CP's revenue for the quarter climbed 17 percent to CA$2 billion from CA$1.7 billion a year ago. Q4 diluted earnings per share (EPS) fell 43 percent to $3.83 from $6.77 a year ago, however adjusted diluted EPS rose 41 percent to a new quarterly record of $4.55 from $3.22 in 2017, according to a CP press release.

The Class I's operating ratio improved by 370 basis points to 56.5 percent, CP officials said. Total operating expenses increased to CA$1.13 billion from CA$1 billion in Q4 2017.

CP reports its financial results in Canadian dollars, except for share and per share data.

"The power of the CP operating model is evident in the strong performance across the company," said President and Chief Executive Officer Keith Creel. "We set records across many lines of business in 2018, including Canadian grain, potash and domestic intermodal."

The railroad continues to rely on the foundations of precision scheduled railroading to achieve sustainable, profitable growth, company officials said.

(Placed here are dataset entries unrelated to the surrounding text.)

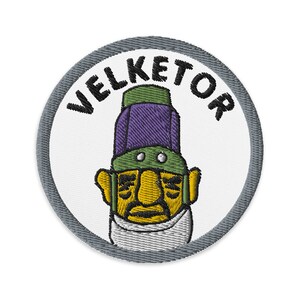 May include: A round, gray embroidered patch with the word "VELKETOR" in black lettering around the edge. In the center is a cartoon character with a purple and green hat, a yellow face, and a white beard.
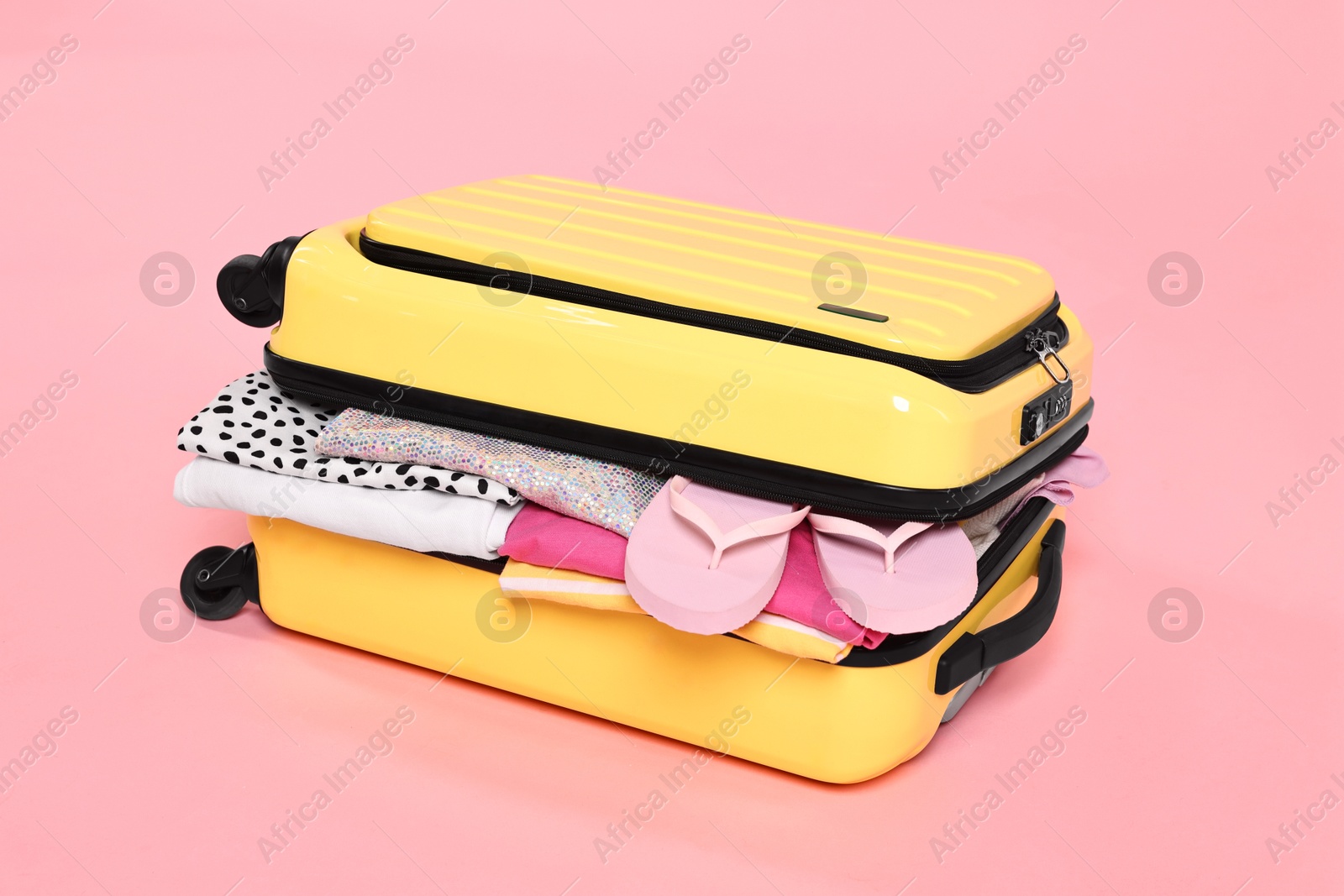 Photo of Packed suitcase full of clothes on pink background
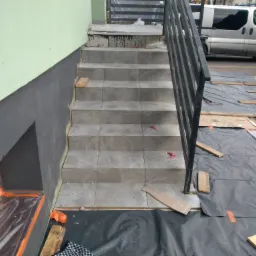 Schody wejściowe do budynku w trakcie układania płytek, zabezpieczone folią ochronną, widoczne narzędzia i resztki materiałów budowlanych.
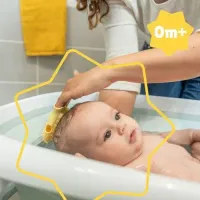 Силиконовая массажная щетка Badabulle для кожи головы младенца foto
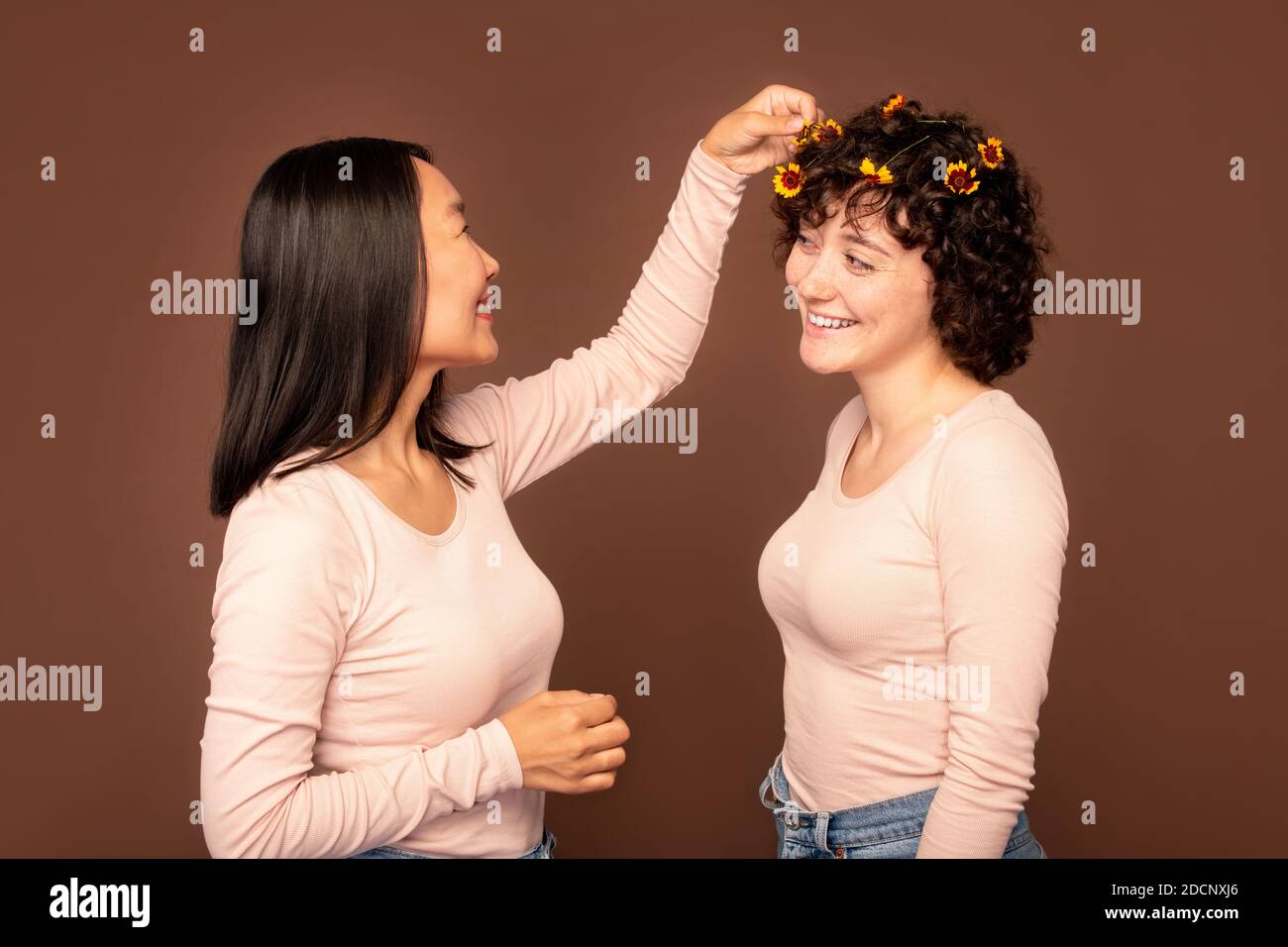 Eine von zwei jungen interkulturellen Frauen, die kleine Blumen hineinstecken Haare ihrer Freundin Stockfoto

"This approach in 2018 enabled CP to deliver its highest-ever revenues, lowest-ever yearly operating ratio and a 13th consecutive year leading Class I railways with the lowest train accident frequency," they said.

For full-year 2018, CP's revenue rose 12 percent to CA$7.3 billion from CA$6.6 billion in 2017; operating ratio improved to a record 61.3 percent; and diluted EPS fell 17 percent to $13.61 from $16.44, while adjusted diluted EPS rose 27 percent to $14.51 from $11.39.

Total operating expenses for full-year 2018 rose to CA$4.5 billion from CA$4 billion a year ago.

According to full-year guidance for 2019, CP expects double-digit adjusted diluted EPS growth versus 2018 adjusted diluted EPS of $14.51; mid-single-digit volume growth as measured in revenue ton miles; and capital expenditures of CA$1.6 billion.

"We are entering 2019 with tremendous momentum and a commitment to operating the precision scheduled railroading model in its true form," said Creel.

Meanwhile, CP officials today announced the Class I extended its long-term agreement to serve as Hapag-Lloyd AG's preferred rail carrier in Canada.

The agreement will allow Hapag-Lloyd's customers to benefit from CP's growing network of transload facilities, its live-lift operation at Portal, North Dakota, and the "fastest transit times between Vancouver and the Twin Cities, Chicago and beyond," CP officials said.

Added Hapag-Lloyd CEO Rolf Habben Jansen: "With CP we are able to handle more cargo and take advantage of shorter routes to key markets, and provide long-term value to our customers."